Characterization and activity of stannum modified Hβ catalysts for transesterification of dimethyl oxalate with phenol

The transesterification of dimethyl oxalate (DMO) with phenol over stannum modified Hβ was conducted to prepare diphenyl oxalate (DPO) used to produce diphenyl carbonate (DPC). The component, structure and phase of Hβ catalysts with various Sn loadings were investigated. The relationship between the catalytic properties and the amount of Sn loadings was discussed. The catalyst of Hβ with 2 wt.% Sn loading based on metal performed best, giving 75.3% conversion of DMO and 24.0% selectivity to DPO. At Sn loadings below 2 wt.%, Sn was highly dispersed as monolayer, but at higher loadings it was crystallized into bulk tin dioxide, and the catalytic activity decreased.
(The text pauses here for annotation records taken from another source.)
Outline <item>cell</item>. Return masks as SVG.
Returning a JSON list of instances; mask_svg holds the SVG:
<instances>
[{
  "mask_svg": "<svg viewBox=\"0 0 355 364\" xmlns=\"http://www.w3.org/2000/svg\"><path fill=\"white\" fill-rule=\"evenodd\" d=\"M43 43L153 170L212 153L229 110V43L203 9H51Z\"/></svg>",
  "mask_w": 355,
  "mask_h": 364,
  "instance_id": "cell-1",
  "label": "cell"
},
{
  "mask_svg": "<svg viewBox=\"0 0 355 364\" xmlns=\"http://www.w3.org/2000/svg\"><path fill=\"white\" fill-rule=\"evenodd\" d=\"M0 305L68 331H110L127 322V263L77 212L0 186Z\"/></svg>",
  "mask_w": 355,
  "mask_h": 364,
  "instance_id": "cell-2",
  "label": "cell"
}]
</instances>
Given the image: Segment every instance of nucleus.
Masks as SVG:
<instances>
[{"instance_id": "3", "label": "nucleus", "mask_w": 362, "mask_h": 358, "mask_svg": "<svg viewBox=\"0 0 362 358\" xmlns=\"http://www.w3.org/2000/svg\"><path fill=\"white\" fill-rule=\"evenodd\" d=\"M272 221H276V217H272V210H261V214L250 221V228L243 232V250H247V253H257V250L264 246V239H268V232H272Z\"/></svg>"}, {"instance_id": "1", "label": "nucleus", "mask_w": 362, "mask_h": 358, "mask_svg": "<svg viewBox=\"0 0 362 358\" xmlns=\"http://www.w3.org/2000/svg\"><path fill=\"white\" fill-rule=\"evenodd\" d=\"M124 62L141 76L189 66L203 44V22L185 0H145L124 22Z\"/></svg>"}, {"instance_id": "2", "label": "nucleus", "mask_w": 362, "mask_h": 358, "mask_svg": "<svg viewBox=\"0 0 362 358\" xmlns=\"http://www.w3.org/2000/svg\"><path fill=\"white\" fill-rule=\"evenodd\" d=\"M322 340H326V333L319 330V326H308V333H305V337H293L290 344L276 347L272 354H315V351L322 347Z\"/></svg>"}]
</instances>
The curve of XPS peak intensity ratio of Sn 3d/Si 2p versus Sn loadings estimated the dispersed capacity of Sn on Hβ to be 2.1% Sn loading, which was in good agreement with the value obtained from XRD analysis. NH3-TPD results showed that the amount of Sn loading had effect only on the strength of the weak surface acid sites on Hβ. And the decrease of selectivity to anisole was not due to the change of the weak acid sites. Maybe, SnO2 accelerated to the formation of MPO and DPO. FTIR analysis of adsorbed pyridine showed that many Lewis acid sites and few Brönsted acid sites were present on Hβ catalysts with or without Sn modified. The acid sites together with SnO2 active centers catalyzed the transesterification of DMO with phenol. Especially, SnO2 active centers were in favor of the disproportionation of MPO into DPO.